- Exercise A:
Do these statements agree with the text on American divorce? (i) Lord Bryce wrote at the end of the 19th century about American divorce since 1867. (ii) The American Revolution brought the USA closer to England's divorce laws. (iii) Divorce was granted in such cases on the grounds of mental cruelty. Answer yes or no for each, and quote the deciding words.
- Exercise B:
Can you reproduce, word for word, the part of the text on American divorce starting at "So, liberal rational" and ending at "wedlock, and criminality."?
# START OF Text passage
Conservatives think the divorce revolution has taken place since the 1960’s. They are extremely naive. At the end of the 19th century, Lord Bryce was lamenting the proliferation of American divorce since 1867 (the triumphant secularist North forced its own divorce revolution on the South through Reconstruction) and the absurdity of the grounds. Some women did not like their husbands’ jobs; others—and this is frequent—complained that they were tired of hearing Scriptures quoted on the obedience of women. Divorce was granted on such cases on the grounds of mental cruelty. No-fault divorce is only an extension of the common American practice of the 1870’s.
But, in fact, it was the American Revolution that cut the USA off from England’s very strict divorce laws and introduced an increasingly casual approach to wedding and divorce, both in New England and on the frontier. The famous contre-temps in Jackson’s first administration over Peggy Eaton was really about the President’s beloved Rachel who had not initially taken the trouble to divorce her first husband. Calhoun’s wife, who led the opposition to Mrs. Eaton, came from the state with the toughest divorce law. It was overturned by the Reconstruction government, reinstated by the redeemers, and only modified after WWII, though it was still the strictest law left in the US.
So, liberal rational individualism has replaced both pagan and Christian marriage with a contract of mutual convenience without any regard for either children, who are manifestly harmed by divorce, or the wider society which is stuck with the burden of taking care of abandoned wives and kids and more seriously with the consequences to the children: high rates of alcoholism and drug use, depression and suicide, births out of wedlock, and criminality.
# END OF Text passage
# START OF Given entries
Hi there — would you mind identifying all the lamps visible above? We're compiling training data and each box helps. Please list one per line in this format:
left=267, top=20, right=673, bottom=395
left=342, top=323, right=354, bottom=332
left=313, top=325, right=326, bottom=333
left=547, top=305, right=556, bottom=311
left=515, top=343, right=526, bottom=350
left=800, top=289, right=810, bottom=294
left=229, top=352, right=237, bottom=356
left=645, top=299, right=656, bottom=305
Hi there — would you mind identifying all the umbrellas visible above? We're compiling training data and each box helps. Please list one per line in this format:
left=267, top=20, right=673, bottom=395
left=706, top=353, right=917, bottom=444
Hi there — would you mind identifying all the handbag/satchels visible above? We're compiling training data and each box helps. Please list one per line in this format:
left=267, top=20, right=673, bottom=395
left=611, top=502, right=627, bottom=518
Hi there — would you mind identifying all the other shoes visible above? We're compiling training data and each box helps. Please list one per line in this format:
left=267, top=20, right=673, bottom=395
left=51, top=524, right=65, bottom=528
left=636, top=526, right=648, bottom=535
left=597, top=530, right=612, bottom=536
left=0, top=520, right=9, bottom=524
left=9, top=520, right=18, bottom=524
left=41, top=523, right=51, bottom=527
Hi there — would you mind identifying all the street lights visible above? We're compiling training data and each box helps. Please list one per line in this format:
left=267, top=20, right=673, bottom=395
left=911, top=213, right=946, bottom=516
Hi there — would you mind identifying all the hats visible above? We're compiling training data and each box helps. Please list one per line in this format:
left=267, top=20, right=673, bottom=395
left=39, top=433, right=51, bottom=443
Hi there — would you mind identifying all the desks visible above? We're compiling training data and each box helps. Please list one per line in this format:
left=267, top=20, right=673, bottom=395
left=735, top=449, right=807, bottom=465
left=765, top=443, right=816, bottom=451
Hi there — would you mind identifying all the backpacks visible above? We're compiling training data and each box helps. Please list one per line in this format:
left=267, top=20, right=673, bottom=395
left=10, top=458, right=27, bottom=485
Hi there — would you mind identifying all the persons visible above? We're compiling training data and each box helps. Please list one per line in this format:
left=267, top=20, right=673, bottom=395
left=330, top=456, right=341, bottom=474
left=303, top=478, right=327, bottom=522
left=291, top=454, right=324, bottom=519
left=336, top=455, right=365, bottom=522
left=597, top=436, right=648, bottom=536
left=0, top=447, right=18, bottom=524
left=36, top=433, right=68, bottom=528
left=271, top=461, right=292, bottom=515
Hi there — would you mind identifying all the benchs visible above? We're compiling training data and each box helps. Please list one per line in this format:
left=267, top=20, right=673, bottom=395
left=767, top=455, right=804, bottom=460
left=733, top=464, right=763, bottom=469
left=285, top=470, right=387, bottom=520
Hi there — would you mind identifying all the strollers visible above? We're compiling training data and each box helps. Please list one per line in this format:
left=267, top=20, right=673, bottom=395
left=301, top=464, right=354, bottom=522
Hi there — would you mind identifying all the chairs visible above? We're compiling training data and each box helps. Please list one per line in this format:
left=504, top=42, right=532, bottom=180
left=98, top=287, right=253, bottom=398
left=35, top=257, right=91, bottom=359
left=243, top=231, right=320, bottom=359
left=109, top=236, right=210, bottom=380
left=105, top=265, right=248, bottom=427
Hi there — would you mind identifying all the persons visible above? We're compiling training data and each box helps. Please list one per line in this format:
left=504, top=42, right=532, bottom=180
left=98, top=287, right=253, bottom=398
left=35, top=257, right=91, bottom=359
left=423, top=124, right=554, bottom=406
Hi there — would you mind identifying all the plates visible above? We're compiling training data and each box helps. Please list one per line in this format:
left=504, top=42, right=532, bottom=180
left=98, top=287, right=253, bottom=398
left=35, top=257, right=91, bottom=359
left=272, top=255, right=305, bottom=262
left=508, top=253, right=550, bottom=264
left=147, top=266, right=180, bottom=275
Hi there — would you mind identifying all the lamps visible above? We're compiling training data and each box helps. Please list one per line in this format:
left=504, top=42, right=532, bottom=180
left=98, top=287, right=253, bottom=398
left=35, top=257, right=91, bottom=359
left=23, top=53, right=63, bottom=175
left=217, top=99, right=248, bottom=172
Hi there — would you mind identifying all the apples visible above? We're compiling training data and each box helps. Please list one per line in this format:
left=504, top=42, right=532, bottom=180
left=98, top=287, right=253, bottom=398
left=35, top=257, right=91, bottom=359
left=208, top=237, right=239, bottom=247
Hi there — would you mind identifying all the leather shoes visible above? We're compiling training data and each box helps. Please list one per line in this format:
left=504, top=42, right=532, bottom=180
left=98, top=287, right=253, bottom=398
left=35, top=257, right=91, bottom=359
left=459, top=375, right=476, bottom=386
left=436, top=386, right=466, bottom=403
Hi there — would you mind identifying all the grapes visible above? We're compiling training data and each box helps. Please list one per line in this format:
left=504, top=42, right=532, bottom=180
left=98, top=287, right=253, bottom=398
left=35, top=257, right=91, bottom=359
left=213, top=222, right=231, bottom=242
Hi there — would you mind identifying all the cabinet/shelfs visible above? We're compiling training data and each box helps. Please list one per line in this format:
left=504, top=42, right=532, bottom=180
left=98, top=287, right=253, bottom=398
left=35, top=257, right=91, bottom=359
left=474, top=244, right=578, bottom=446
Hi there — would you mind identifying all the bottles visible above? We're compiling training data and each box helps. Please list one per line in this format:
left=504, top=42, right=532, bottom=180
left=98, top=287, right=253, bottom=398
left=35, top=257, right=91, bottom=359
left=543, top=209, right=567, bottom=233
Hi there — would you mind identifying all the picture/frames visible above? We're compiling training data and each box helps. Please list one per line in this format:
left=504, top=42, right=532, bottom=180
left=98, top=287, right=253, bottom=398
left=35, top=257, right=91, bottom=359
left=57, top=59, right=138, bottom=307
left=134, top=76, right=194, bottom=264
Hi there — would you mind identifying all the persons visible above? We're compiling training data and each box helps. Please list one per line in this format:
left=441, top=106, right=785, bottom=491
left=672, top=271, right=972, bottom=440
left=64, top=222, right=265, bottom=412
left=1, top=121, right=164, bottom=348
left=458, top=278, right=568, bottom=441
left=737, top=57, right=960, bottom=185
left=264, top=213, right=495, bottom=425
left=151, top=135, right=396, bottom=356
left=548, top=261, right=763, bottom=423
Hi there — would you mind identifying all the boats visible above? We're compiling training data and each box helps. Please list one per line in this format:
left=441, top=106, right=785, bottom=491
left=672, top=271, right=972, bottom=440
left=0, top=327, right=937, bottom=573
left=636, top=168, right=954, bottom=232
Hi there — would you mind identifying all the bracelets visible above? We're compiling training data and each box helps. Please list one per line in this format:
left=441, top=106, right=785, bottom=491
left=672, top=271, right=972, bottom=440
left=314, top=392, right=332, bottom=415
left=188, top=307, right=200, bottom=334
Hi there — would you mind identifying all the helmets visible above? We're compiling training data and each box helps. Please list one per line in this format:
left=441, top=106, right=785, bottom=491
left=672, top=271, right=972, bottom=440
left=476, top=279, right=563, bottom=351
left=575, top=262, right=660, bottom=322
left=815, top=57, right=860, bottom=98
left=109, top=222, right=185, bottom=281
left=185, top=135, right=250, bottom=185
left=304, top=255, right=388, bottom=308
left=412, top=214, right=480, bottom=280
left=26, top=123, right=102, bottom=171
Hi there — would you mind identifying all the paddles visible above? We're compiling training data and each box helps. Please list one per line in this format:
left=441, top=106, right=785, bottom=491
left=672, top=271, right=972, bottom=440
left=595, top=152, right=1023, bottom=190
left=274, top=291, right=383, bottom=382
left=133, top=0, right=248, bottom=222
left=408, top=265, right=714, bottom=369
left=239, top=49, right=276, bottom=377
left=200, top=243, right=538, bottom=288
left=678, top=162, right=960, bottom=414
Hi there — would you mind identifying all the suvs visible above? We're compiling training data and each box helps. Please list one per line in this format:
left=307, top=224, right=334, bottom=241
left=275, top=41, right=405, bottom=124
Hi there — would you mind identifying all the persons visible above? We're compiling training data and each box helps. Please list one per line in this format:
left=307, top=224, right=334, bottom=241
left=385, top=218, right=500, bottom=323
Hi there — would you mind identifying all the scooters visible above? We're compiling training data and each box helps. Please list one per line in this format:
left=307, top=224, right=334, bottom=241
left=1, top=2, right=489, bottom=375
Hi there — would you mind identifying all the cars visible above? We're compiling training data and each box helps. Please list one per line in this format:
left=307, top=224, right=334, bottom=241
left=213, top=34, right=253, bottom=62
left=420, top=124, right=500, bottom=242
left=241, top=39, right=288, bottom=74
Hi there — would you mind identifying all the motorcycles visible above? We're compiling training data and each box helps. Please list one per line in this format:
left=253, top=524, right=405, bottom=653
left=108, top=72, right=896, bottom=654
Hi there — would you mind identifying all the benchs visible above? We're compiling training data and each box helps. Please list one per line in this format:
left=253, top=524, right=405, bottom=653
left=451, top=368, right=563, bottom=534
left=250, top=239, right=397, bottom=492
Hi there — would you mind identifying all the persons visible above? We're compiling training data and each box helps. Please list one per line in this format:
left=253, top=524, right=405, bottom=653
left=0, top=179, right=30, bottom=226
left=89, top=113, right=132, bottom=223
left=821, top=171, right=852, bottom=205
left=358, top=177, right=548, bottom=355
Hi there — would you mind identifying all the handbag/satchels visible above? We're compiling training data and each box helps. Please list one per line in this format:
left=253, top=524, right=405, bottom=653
# END OF Given entries
- Finished answer A:
(i) Yes: "At the end of the 19th century, Lord Bryce was lamenting the proliferation of American divorce since 1867"
(ii) No: "it was the American Revolution that cut the USA off from England’s very strict divorce laws"
(iii) Yes: "Divorce was granted on such cases on the grounds of mental cruelty."

- Finished answer B:
So, liberal rational individualism has replaced both pagan and Christian marriage with a contract of mutual convenience without any regard for either children, who are manifestly harmed by divorce, or the wider society which is stuck with the burden of taking care of abandoned wives and kids and more seriously with the consequences to the children: high rates of alcoholism and drug use, depression and suicide, births out of wedlock, and criminality.